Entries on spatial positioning
════

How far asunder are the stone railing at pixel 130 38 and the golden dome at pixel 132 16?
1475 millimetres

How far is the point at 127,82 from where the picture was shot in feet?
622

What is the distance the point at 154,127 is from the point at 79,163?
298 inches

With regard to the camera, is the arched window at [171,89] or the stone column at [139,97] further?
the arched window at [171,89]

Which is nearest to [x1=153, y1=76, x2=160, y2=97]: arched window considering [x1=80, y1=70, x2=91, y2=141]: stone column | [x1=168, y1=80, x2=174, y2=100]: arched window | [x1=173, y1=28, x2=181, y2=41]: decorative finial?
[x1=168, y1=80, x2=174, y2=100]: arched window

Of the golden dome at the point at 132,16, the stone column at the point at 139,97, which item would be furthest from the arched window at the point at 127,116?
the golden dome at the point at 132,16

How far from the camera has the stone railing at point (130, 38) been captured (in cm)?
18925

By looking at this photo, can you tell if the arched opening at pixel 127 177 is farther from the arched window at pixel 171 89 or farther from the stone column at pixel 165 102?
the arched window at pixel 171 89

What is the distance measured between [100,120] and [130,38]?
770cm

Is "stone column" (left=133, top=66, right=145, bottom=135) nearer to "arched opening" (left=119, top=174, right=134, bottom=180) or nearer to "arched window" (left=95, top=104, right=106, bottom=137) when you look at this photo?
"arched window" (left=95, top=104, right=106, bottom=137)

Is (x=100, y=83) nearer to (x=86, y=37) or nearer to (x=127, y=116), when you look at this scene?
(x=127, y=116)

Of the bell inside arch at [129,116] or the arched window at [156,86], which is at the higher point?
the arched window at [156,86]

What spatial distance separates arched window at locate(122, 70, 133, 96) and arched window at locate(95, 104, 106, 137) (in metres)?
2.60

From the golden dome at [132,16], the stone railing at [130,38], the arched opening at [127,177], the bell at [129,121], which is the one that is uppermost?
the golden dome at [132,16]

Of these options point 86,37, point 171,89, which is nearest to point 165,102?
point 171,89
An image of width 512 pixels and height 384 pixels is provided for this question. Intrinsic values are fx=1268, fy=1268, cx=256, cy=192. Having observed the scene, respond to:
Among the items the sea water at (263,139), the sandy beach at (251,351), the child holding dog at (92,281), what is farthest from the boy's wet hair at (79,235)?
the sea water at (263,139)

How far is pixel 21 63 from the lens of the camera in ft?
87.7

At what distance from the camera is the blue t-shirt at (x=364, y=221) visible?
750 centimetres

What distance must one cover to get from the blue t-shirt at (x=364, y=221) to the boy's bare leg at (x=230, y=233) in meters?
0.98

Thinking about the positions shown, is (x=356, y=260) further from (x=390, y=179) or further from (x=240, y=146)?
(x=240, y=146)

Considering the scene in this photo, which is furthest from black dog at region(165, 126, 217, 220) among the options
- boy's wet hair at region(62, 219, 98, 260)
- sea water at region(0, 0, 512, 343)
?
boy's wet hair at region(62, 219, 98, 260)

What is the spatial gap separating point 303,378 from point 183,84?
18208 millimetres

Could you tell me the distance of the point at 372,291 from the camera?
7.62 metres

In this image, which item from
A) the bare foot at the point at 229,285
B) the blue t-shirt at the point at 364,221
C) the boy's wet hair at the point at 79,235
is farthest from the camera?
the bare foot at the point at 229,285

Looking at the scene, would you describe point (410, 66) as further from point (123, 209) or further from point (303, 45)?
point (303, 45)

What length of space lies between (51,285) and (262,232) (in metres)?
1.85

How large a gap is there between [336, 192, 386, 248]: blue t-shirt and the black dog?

════

Return all of the rows above, reproducing each one word for word without any changes.

**EXPECTED OUTPUT:**
How far asunder are the stone railing at pixel 130 38 and the golden dome at pixel 132 16?
1475 millimetres

How far is the point at 127,82 from where the picture was shot in feet?
622

What is the distance the point at 154,127 is from the point at 79,163?
298 inches

With regard to the camera, is the arched window at [171,89] or the stone column at [139,97] further?
the arched window at [171,89]

Which is nearest to [x1=153, y1=76, x2=160, y2=97]: arched window considering [x1=80, y1=70, x2=91, y2=141]: stone column | [x1=168, y1=80, x2=174, y2=100]: arched window | [x1=173, y1=28, x2=181, y2=41]: decorative finial?
[x1=168, y1=80, x2=174, y2=100]: arched window

Of the golden dome at the point at 132,16, the stone column at the point at 139,97, which item would be furthest from the arched window at the point at 127,116?
the golden dome at the point at 132,16

How far from the camera has the stone railing at point (130, 38) been captured (in cm)?
18925

By looking at this photo, can you tell if the arched opening at pixel 127 177 is farther from the arched window at pixel 171 89 or farther from the stone column at pixel 165 102?
the arched window at pixel 171 89

What is the distance measured between [100,120] and [130,38]?
770cm

Is "stone column" (left=133, top=66, right=145, bottom=135) nearer to "arched opening" (left=119, top=174, right=134, bottom=180) or nearer to "arched window" (left=95, top=104, right=106, bottom=137) when you look at this photo?
"arched window" (left=95, top=104, right=106, bottom=137)

Is (x=100, y=83) nearer to (x=86, y=37) or nearer to (x=127, y=116), when you look at this scene?
(x=127, y=116)

Of the bell inside arch at [129,116] or the arched window at [156,86], which is at the higher point?
the arched window at [156,86]

What spatial distance separates arched window at locate(122, 70, 133, 96) and arched window at locate(95, 104, 106, 137) (in metres)?
2.60

From the golden dome at [132,16], the stone railing at [130,38], the arched opening at [127,177], the bell at [129,121], which is the one that is uppermost?
the golden dome at [132,16]

Of these options point 86,37, point 171,89, which is nearest to point 165,102?
point 171,89
An image of width 512 pixels and height 384 pixels is provided for this question. Intrinsic values are fx=1268, fy=1268, cx=256, cy=192. Having observed the scene, respond to:
Among the items the sea water at (263,139), the sandy beach at (251,351), the child holding dog at (92,281), what is farthest from the boy's wet hair at (79,235)?
the sea water at (263,139)

How far is pixel 21 63 from the lens of the camera in ft?
87.7

At what distance from the camera is the blue t-shirt at (x=364, y=221) visible?
750 centimetres

What distance must one cover to get from the blue t-shirt at (x=364, y=221) to the boy's bare leg at (x=230, y=233) in meters?
0.98

Thinking about the positions shown, is (x=356, y=260) further from (x=390, y=179) or further from (x=240, y=146)?
(x=240, y=146)

Considering the scene in this photo, which is furthest from black dog at region(165, 126, 217, 220) among the options
- boy's wet hair at region(62, 219, 98, 260)
- sea water at region(0, 0, 512, 343)
?
boy's wet hair at region(62, 219, 98, 260)

What is the spatial gap separating point 303,378 from point 183,84?
18208 millimetres

Could you tell me the distance of the point at 372,291 from the camera?
7.62 metres

In this image, which item from
A) the bare foot at the point at 229,285
B) the blue t-shirt at the point at 364,221
C) the boy's wet hair at the point at 79,235
is farthest from the camera?
the bare foot at the point at 229,285

Looking at the scene, would you describe point (410, 66) as further from point (123, 209) or further from point (303, 45)?
point (303, 45)

What length of space lies between (51,285) and (262,232) (in metres)?
1.85

How large a gap is there between [336, 192, 386, 248]: blue t-shirt and the black dog?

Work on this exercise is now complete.